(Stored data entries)
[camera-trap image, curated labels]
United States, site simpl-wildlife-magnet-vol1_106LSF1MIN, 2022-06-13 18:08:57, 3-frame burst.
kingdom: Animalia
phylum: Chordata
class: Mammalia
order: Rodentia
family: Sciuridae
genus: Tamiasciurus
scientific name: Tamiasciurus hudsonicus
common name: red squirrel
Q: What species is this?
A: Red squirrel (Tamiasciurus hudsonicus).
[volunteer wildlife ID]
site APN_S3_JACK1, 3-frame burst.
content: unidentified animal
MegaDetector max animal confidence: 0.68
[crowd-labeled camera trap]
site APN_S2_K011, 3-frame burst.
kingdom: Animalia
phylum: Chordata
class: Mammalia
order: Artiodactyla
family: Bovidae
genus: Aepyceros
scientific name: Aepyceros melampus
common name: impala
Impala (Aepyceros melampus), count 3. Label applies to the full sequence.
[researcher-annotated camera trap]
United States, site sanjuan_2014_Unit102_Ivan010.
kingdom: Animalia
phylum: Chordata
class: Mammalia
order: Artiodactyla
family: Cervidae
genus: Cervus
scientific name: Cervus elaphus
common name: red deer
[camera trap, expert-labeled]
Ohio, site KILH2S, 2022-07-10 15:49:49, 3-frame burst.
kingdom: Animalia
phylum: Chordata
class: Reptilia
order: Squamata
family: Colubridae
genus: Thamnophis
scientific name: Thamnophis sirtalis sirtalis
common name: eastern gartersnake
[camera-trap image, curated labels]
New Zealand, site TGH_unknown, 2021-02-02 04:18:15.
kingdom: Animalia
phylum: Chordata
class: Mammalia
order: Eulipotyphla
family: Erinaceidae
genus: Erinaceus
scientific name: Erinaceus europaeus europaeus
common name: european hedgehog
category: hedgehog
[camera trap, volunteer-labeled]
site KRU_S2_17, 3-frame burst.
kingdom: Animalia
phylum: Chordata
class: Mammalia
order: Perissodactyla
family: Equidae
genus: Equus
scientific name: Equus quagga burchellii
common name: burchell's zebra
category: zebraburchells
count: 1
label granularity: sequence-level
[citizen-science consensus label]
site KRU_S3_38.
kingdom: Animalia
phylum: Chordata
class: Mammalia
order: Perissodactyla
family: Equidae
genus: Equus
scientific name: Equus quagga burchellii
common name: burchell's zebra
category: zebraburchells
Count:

:: Action item ::
Search the entries for the word "States", then gather every line that has it.

:: Result of this exercise ::
United States, site simpl-wildlife-magnet-vol1_106LSF1MIN, 2022-06-13 18:08:57, 3-frame burst.
United States, site sanjuan_2014_Unit102_Ivan010.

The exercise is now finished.